La Cour administrative d’appel de Nancy a rendu, le 30 décembre 2025, une décision relative au droit au séjour d’un ressortissant étranger présent depuis son enfance. Le requérant, de nationalité étrangère, est entré en France en deux mille neuf et a bénéficié d’une protection subsidiaire jusqu’en mai deux mille vingt-et-un. Après le retrait de cette protection, il a sollicité un titre de séjour que l’autorité administrative lui a refusé en juin deux mille vingt-quatre. Le tribunal administratif de Strasbourg a d’abord annulé l’obligation de quitter le territoire avant de rejeter, par une formation collégiale, la contestation du refus de séjour. La Cour doit déterminer si la gravité des infractions pénales commises permet de justifier l’éloignement d’un étranger ayant pourtant passé la majorité de sa vie en France. Les magistrats d’appel valident la position de l’administration et considèrent que le comportement délictueux de l’intéressé fait obstacle à la poursuite de son séjour sur le territoire.
I. La validité du refus de séjour fondée sur la menace à l’ordre public
A. La caractérisation d’un trouble réel et sérieux à la sécurité publique
L’autorité administrative départementale se fonde sur l’existence de sept condamnations pénales prononcées entre deux mille seize et deux mille vingt-trois pour motiver son refus. La Cour souligne que ces sanctions représentent un total de cinq années d’emprisonnement, portant notamment sur des faits graves de trafic de produits stupéfiants.
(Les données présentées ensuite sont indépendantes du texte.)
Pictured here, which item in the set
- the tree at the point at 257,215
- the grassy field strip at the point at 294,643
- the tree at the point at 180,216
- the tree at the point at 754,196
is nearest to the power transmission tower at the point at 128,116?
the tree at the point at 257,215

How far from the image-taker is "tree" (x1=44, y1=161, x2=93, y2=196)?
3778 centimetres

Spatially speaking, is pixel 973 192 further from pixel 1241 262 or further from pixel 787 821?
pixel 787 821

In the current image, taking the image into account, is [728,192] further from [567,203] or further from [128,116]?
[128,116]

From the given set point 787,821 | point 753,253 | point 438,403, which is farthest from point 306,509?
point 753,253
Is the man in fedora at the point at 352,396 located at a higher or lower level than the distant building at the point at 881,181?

Les juges estiment que « la présence de l’intéressé en France constitue une menace pour l’ordre public », malgré la mainlevée d’une précédente interdiction du territoire.
B. L’absence d’atteinte disproportionnée au droit à la vie privée et familiale
L’intéressé invoque les stipulations de l’article huit de la convention européenne de sauvegarde des droits de l’homme pour contester la légalité du refus de titre. Cependant, les magistrats relèvent qu’il « n’apporte aucun élément quant à l’intensité » de ses relations avec sa famille résidant pourtant en situation régulière en France. Son insertion professionnelle n’est pas davantage démontrée et la Cour juge que l’administration « n’a pas porté une atteinte disproportionnée » à sa vie privée.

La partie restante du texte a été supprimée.